## EXERCISE
None of the images should appear in your copy. Transcribe the data in full.

## RECORDS FOR THE TASK
◆ ◆ ◆ ◆ ◆ ◆ ◆
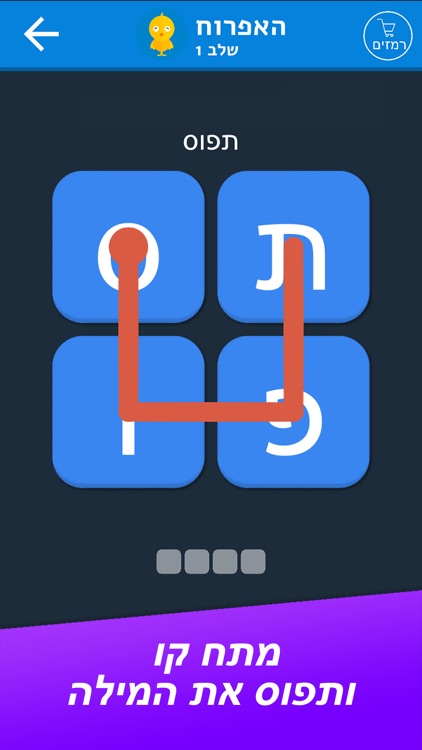 תפוס את המילה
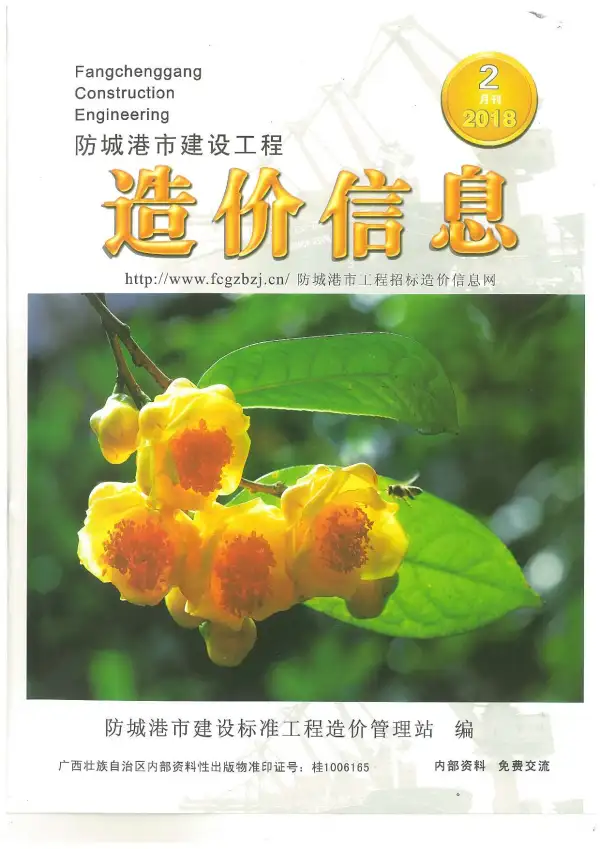 防城港市2018年2期信息价PDF扫描件
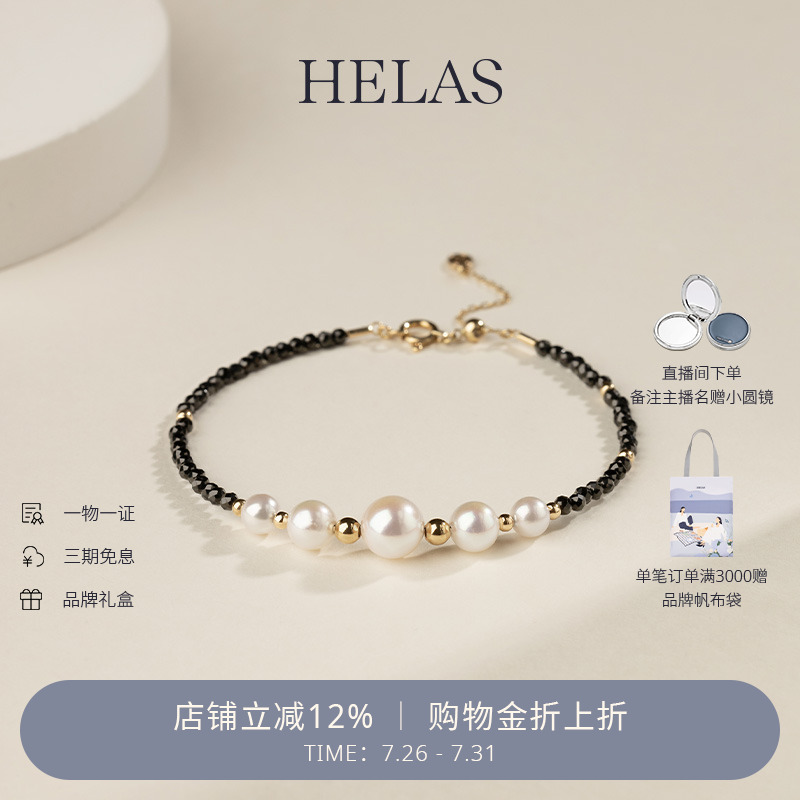 HELAS赫拉黑尖晶石珍珠手链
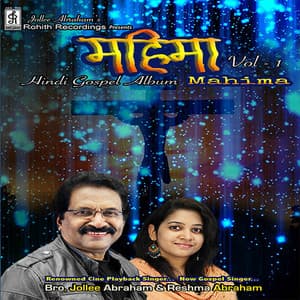 Mahima, Vol. 1 - Jolly Abraham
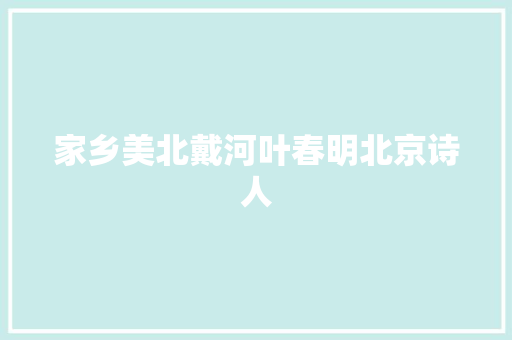 家乡美北戴河叶春明北京诗人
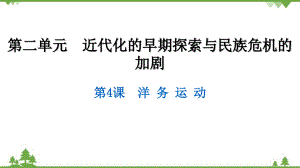 第二單元　第4課洋 務(wù) 運(yùn) 動(dòng)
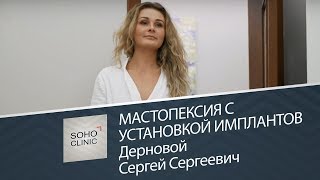 Мастопексия с установкой имплантов / Дерновой Сергей Сергеевич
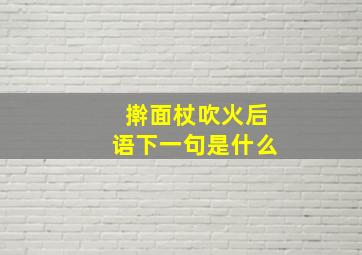 擀面杖吹火后语下一句是什么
◆ ◆ ◆ ◆ ◆ ◆ ◆
## ANSWER BOX
 תפוס את המילה
 防城港市2018年2期信息价PDF扫描件
 HELAS赫拉黑尖晶石珍珠手链
 Mahima, Vol. 1 - Jolly Abraham
 家乡美北戴河叶春明北京诗人
 第二單元　第4課洋 務(wù) 運(yùn) 動(dòng)
 Мастопексия с установкой имплантов / Дерновой Сергей Сергеевич
 擀面杖吹火后语下一句是什么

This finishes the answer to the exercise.